Challenges & Mitigations
-
Data sync consistency: Some data (credit, transactions) lags. Mitigate via freshness flags, timestamps, and versioning.
-
Schema drift across sources: Adapters must guard against schema changes upstream (e.g. credit provider adding new fields). Use schema validation and adapter contracts.
-
Latency hotspots: If one adapter is slow, it may degrade full profile latency. Use parallel calls, timeouts, or fallback caching.
-
Authorization complexity: Managing field-level access across roles can become complex.
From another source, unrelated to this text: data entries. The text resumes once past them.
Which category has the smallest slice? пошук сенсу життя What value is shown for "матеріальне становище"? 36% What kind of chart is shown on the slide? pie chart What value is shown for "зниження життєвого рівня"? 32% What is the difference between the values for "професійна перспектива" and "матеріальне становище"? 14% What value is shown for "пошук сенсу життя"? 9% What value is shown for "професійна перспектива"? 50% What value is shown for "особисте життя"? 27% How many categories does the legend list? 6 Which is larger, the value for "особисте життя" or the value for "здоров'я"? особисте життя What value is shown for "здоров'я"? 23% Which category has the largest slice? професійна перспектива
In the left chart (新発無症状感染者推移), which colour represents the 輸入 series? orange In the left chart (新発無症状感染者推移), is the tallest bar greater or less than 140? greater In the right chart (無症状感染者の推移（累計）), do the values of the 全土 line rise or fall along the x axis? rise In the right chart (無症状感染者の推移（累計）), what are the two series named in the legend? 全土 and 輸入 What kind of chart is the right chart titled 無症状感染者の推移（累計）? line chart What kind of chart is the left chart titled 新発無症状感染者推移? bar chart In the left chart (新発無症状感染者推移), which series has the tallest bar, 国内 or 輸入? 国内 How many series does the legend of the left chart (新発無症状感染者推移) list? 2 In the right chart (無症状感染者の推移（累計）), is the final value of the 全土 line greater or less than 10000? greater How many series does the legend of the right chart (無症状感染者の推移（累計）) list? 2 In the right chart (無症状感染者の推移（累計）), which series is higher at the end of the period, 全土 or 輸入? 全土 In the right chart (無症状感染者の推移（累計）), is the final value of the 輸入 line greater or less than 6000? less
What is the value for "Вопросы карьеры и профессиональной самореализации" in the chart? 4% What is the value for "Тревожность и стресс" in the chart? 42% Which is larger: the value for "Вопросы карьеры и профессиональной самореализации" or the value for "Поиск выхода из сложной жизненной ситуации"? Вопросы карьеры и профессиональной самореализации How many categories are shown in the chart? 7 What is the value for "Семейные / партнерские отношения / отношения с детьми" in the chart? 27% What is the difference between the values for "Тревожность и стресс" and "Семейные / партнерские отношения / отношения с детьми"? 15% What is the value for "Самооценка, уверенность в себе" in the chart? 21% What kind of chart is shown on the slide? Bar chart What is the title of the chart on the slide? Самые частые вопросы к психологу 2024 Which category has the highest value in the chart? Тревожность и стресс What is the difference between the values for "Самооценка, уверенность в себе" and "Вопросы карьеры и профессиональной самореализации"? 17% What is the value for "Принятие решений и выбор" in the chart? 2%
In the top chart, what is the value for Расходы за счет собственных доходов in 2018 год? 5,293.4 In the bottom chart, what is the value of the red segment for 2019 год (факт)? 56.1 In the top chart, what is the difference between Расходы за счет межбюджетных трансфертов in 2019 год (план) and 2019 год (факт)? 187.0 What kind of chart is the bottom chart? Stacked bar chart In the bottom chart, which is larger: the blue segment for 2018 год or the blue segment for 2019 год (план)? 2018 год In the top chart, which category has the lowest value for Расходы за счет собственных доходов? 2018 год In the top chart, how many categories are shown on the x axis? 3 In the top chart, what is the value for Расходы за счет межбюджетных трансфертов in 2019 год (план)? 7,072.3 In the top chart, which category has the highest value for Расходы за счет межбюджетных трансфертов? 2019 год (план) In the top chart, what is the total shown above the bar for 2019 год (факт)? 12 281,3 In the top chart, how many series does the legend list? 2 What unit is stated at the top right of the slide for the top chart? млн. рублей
Use declarative permission frameworks and tests.
-
Security & privacy risk: Because this API is a high-value target, enforce strict rate limits, input sanitization, and encryption end-to-end.
Measurement & Outcomes
By deploying this unified profile API, a typical fintech partner might achieve:
-
50% fewer integration errors — partners no longer implement identity stitching
-
Time-to-integration reduced by 70%
-
Consistent risk decisioning across partners
-
Operational cost savings — fewer reconciliation scripts, data pipelines simplified
-
Higher security and compliance posture — single audit surface
In internal pilots, we’ve observed each loan originator partner launching in weeks instead of months.
Conclusion
A Unified Customer Financial Profile API is more than a convenience — it’s a platform builder. It abstracts away the complexity of identity, KYC, credit, and accounts so that downstream systems (partners, scoring, onboarding) can operate simply, reliably, and securely.
INSART’s approach — identity graph, adapter pattern, hybrid API surface, JWT + role-based security — delivers just that. For fintechs building lending, risk, or embedded finance offerings, this architecture can be the foundation on which many products confidently rest.